Nel dettaglio, la nove province siciliane si trovano tra il sesto e il 28esimo posto, piazzando la Sicilia sul poco lusinghiero podio del terzo posto, dopo Calabria e Campania. Tra le province con i valori più alti alla permeabilità mafiosa ci sono: Caltanissetta (in sesta posizione), Catania (13esima) seguita da Siracusa, e Trapani (15esima). Le province con i valori medio - alti sono invece: Agrigento (17esima), Enna (19esima), Palermo (21esima), Ragusa (24esima) e Messina (28esima). Diversi i settori economici e i fattori presi in esame dallo studio Eurispes per testare sia la vulnerabilità che i cosiddetti “reati spia” cioè quei delitti spesso associati alle mafie. Dal comparto agricolo, con le fragilità socio - economiche dei suoi addetti, alla presenza delle banche e il loro rapporto con la domanda finanziaria, fino al livello di occupazione e povertà dei territori, indicativo di un'economia sommersa ma anche di minori tutele che spesso si traducono in un bacino a disposizione dei bisogni della criminalità organizzata. Le province siciliane con gli indicatori medi più alti sulla povertà sono Trapani (al quarto posto), seguita da Siracusa, Ragusa (al settimo), Enna (ottavo), Catania (decimo): Più distanziate, ma entro la “top 20”, Caltanissetta (17esima), Palermo (18esima), Agrigento (19esima). Dati che si intrecciano con l'indicatore sul mercato del lavoro: qui Caltanissetta è addirittura seconda, Palermo quarta, Enna sesta, Agrigento settima. La provincia di Trapani è in 12esima posizione su scala nazionale, seguono al 15 e 16esimo posto, rispettivamente Catania e Siracusa, con Messina che, al 18esimo posto, chiude la classifica dei valori medi delle province sicule. Sono proprio queste quelle più permeabili alla criminalità organizzata: Caltanissetta, nella parte alta della classifica, sottolinea la crititicità della Sicilia che ha anche Palermo, Enna e Agrigento nelle prime posizioni della graduatoria.

“Non è l'arretratezza economica a generare le mafie, ma sono le mafie a generare arretratezza – ha detto il procuratore nazionale antimafia Federico Cafiero De Raho nel corso della presentazione del rapporto – Senza le mafie il nostro Paese sarebbe il primo al mondo. Spesso si tende a contrapporre il Sud al Nord, ma è stato quando le mafie hanno iniziato a manovrare elementi della società che una parte dell'economia si è fermata e un'altra è andata avanti. Ora il rischio è che le mafie contaminino anche le altri parti del Paese. Le indicazioni dello studio ci aiutano ad affinare le strategie di contrasto sul territorio e allo stesso tempo segnala gli snodi di maggiore fragilità del sistema economico-sociale”.
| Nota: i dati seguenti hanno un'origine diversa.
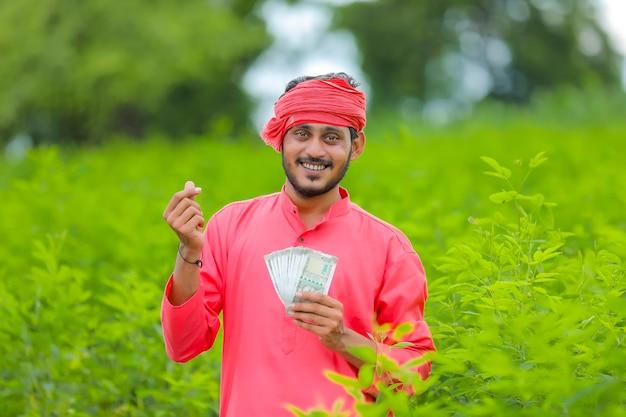 Молодой индийский фермер с деньгами на поле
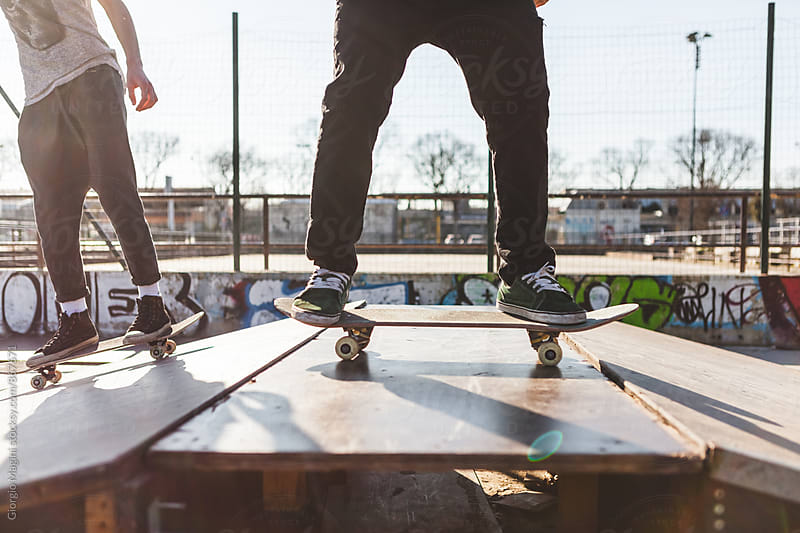 Two Young Skateboarders on a Ramp at the Skatepark by Giorgio Magini for Stocksy United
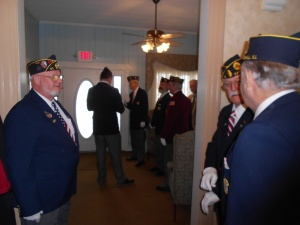 Members of my dad's honor guard gather in the outer room before my dad's memorial service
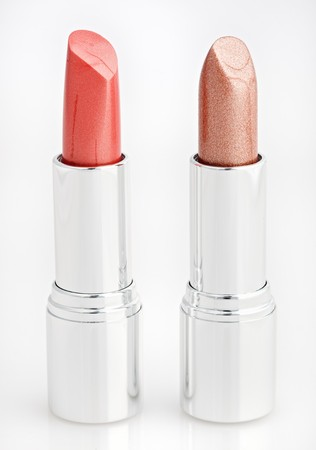 Two red and brown lipsticks isolated over white photo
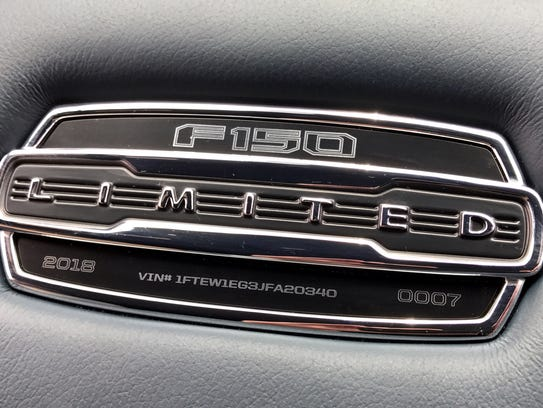 A plaque on the center armrest on the 2018 Ford F-150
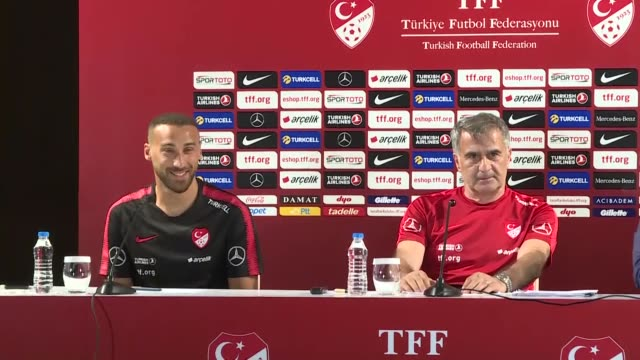 turkish national football team head coach senol gunes and his player cenk tosun attend a press conference on the eve of the international friendly... - senol guenes stock videos and b-roll footage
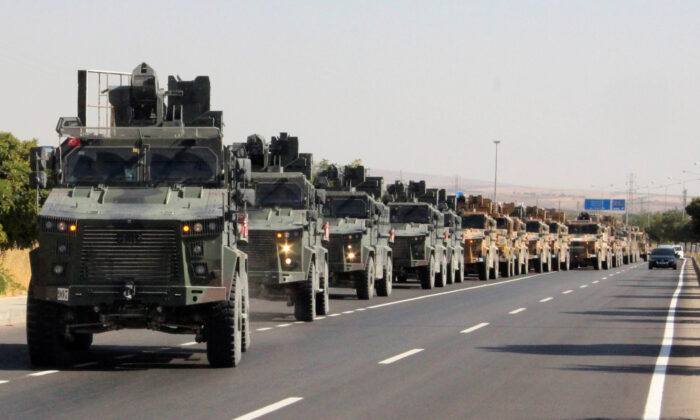 A Turkish miltary convoy is pictured in Kilis near the Turkish-Syrian border, Turkey, Oct. 9, 2019. (Mehmet Ali Dag/ Ihlas News Agency (IHA) via Reuters)
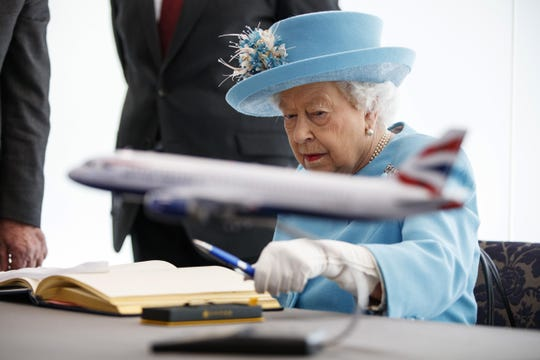 Queen Elizabeth II signs the visitor's book during her visit to the headquarters of British Airways at Heathrow, to mark the airline's centenary year, May 23, 2019 in London.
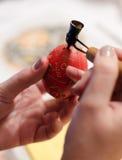Rött påskägg i förlagehänderna Arkivfoto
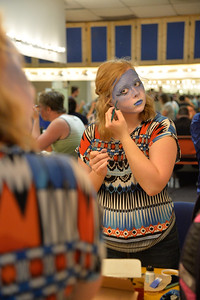 Student Cynthia Perry doesmake up practicing in Stage make up class.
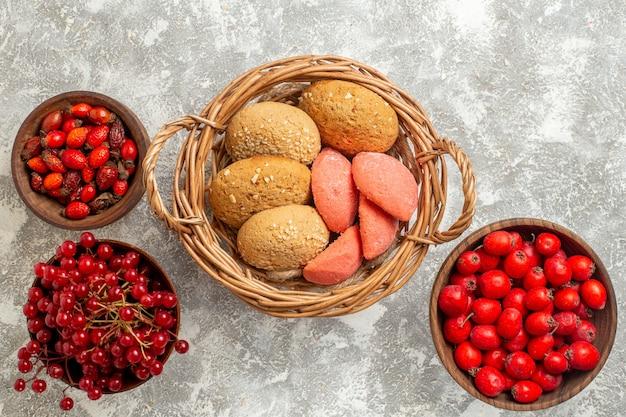 上面図白い背景に赤い果物と甘いビスケット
“Viviamo un'economia di guerra da crisi da Covid – ha detto Antonio Laudati, responsabile del polo contrasto patrimoniale alla criminalità organizzata – siamo passati da economie predatorie a reati che producono reddito, per questo servono metodi investigativi diversi. Utilizziamo strategie di contrasto basate su modelli statistici che indicano per esempio un uso anomalo di transazioni estere o la costituzione di società ad hoc create per scopi diversi da quello originario”. “I fattori di esposizione al rischio variano a livello territoriale. Nelle aree più povere - ha detto il presidente dell'Eurispes Gian Maria Fara - la debolezza è rappresentata dal mercato del lavoro. La permeabilità è comunque molto elastica rispetto alle crisi economiche. Emerge il ritratto di un Paese strutturalmente fragile che, in ragione dei cicli economici, presta il fianco alla criminalità organizzata. E sebbene la situazione appaia in lieve miglioramento (al momento della compilazione del rapporto, ndr) sembra un miglioramento disposto a fare subito dei passi indietro di fronte a una nuova crisi economica”.